• YOUR TASK:
Swap "pen tip" for "marker tip" in the listing from the line containing "With the test" through the end of the listing, and give those lines again with nothing else changed.

• INPUT FOR THIS TASK:
* * * * * * * * *

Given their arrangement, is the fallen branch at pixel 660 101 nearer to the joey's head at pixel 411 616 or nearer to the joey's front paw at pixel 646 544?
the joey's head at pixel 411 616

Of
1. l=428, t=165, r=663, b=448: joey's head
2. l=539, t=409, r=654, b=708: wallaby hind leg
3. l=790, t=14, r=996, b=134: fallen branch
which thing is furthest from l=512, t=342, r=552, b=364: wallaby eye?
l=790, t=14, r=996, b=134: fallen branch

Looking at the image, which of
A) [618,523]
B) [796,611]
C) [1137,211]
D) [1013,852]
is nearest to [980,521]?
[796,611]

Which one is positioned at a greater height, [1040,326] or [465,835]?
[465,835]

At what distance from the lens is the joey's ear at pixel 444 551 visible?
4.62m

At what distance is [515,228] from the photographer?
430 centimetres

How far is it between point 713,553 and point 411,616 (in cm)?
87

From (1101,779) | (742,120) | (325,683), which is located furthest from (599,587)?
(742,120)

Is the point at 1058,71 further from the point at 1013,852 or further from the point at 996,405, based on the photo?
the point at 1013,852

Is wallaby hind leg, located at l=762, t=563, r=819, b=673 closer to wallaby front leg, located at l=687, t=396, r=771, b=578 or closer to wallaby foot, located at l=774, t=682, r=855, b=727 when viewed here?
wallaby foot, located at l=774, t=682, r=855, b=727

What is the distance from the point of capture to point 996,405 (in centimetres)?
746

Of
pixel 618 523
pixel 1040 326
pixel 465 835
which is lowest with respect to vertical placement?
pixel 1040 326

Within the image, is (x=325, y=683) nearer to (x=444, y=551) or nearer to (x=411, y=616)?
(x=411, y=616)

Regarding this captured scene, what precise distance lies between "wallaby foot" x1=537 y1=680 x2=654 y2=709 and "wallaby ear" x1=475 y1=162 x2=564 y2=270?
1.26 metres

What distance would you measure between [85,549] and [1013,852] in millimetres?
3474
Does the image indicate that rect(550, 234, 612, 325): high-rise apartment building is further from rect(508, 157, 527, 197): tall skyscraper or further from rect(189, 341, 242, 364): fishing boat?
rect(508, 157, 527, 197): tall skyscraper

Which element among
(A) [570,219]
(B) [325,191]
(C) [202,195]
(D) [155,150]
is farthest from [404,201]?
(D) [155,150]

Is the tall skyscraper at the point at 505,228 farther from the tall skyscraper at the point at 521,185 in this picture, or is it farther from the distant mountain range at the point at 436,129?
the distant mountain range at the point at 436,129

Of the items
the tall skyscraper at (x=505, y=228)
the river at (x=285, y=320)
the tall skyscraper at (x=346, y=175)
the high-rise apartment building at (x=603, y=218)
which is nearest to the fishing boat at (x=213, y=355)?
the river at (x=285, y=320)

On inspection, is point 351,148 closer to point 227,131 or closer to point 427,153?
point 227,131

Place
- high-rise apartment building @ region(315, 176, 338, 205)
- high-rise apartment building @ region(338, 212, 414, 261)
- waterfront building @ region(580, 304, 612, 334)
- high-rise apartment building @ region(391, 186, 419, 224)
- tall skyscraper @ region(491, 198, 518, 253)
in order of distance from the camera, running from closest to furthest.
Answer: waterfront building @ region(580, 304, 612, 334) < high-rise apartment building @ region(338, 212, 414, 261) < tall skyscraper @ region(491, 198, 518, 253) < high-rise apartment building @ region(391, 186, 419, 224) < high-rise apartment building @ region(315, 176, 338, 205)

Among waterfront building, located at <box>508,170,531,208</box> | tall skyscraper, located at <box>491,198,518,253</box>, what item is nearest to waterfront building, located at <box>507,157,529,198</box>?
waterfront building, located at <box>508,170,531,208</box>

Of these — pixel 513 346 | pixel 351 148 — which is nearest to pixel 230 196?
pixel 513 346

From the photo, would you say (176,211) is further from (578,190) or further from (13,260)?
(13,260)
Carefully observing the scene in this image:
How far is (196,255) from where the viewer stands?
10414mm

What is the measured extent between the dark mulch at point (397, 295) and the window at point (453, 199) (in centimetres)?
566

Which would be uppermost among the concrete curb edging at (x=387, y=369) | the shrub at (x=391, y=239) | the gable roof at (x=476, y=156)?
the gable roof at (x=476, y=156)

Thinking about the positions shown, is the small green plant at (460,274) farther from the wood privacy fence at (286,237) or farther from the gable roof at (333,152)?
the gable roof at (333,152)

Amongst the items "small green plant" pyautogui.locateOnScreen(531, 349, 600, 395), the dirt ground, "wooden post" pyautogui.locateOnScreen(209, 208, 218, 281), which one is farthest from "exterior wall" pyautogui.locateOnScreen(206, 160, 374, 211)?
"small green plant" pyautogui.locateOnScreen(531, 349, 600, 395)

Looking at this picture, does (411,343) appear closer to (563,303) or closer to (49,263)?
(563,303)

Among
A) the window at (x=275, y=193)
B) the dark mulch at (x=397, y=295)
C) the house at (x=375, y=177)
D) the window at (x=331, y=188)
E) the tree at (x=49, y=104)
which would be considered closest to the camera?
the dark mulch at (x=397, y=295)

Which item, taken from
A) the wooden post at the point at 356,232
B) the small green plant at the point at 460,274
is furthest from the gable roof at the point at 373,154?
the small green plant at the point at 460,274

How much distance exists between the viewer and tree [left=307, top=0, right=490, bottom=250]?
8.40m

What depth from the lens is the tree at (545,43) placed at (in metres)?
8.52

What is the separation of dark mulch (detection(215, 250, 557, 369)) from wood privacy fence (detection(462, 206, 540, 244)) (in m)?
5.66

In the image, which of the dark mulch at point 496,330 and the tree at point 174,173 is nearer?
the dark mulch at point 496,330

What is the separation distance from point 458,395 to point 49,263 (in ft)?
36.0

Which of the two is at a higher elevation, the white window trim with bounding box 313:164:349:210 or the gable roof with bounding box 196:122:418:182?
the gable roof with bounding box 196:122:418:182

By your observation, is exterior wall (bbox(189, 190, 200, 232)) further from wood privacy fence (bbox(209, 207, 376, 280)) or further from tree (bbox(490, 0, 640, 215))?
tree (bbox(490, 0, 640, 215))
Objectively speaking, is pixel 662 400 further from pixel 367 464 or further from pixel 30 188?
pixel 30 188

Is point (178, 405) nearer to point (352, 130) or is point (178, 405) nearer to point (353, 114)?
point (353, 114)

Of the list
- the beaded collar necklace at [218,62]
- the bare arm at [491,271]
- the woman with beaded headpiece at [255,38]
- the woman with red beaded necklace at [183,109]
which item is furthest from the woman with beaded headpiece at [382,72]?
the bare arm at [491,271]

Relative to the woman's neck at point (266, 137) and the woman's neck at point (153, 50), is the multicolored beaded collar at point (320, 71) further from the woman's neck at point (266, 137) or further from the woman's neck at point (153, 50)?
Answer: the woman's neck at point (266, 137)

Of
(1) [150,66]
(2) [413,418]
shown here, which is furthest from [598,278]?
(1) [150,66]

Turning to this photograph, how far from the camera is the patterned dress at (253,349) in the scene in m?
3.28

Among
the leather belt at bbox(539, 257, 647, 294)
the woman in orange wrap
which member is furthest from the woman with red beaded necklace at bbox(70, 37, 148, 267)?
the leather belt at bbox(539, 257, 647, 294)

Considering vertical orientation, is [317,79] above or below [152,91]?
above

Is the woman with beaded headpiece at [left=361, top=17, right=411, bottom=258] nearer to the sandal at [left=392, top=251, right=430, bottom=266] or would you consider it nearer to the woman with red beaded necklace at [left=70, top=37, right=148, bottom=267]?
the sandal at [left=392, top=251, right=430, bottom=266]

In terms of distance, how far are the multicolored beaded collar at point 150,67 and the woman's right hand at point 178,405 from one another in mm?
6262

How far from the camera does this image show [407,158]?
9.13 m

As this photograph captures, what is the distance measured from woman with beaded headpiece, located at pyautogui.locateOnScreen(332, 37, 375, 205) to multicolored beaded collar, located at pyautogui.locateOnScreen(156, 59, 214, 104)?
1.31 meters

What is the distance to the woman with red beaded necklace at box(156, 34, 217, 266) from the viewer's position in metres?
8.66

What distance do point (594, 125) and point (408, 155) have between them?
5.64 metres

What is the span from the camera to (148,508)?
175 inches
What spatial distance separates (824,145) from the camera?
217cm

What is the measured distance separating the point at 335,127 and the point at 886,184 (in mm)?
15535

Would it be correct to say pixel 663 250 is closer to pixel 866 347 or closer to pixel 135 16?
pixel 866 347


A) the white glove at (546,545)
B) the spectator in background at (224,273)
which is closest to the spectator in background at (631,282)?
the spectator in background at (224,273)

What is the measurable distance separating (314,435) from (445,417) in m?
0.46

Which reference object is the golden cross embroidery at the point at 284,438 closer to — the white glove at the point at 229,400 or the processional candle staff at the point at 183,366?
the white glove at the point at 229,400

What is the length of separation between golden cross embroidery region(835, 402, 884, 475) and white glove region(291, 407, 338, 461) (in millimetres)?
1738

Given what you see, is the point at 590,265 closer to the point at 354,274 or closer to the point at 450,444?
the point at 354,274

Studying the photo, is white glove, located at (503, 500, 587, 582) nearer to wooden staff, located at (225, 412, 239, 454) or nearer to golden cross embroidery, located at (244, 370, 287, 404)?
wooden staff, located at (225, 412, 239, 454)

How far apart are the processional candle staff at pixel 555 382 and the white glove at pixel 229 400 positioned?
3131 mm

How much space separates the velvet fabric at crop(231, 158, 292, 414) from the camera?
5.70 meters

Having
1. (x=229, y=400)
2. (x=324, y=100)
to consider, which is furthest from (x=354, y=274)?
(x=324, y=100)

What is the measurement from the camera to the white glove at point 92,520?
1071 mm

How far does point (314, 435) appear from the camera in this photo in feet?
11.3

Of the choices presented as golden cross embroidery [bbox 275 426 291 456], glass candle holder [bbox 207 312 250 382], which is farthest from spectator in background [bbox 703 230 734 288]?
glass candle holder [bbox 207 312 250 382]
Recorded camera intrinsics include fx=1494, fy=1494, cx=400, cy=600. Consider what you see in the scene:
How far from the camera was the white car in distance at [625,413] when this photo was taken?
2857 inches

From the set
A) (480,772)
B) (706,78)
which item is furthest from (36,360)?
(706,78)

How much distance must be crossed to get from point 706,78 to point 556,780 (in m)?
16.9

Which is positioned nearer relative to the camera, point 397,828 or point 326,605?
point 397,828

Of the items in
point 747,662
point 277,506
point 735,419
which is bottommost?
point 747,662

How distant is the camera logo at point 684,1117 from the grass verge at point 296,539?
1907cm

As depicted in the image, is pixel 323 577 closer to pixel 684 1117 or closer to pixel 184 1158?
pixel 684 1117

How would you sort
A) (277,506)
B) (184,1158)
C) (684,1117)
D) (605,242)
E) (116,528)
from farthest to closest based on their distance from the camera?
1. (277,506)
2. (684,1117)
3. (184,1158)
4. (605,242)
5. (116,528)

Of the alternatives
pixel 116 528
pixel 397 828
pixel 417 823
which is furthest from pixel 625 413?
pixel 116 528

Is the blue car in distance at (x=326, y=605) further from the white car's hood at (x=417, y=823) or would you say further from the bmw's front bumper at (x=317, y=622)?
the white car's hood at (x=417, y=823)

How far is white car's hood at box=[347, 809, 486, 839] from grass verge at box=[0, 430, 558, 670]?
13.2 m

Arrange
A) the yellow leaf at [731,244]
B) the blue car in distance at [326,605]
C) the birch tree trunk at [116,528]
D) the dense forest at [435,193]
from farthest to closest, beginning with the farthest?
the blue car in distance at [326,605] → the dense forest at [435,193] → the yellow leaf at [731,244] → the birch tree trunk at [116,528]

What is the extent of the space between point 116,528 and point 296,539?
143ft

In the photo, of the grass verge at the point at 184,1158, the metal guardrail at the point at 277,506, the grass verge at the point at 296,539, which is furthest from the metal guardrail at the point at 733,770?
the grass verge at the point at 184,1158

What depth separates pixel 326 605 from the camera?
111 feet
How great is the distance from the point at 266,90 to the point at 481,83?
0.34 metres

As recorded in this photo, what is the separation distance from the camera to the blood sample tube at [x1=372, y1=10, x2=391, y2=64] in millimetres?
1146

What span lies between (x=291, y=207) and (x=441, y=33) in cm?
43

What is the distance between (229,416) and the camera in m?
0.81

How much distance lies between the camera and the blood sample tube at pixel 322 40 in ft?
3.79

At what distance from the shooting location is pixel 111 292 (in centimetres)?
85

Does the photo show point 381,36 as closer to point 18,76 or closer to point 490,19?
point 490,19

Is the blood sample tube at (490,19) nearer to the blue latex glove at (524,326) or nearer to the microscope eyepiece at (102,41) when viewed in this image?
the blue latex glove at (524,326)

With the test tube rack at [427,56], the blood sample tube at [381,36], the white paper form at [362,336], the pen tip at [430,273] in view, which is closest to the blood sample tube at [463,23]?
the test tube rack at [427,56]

* * * * * * * * *

• ANSWER TO THE PROBLEM:
With the test tube rack at [427,56], the blood sample tube at [381,36], the white paper form at [362,336], the marker tip at [430,273] in view, which is closest to the blood sample tube at [463,23]?
the test tube rack at [427,56]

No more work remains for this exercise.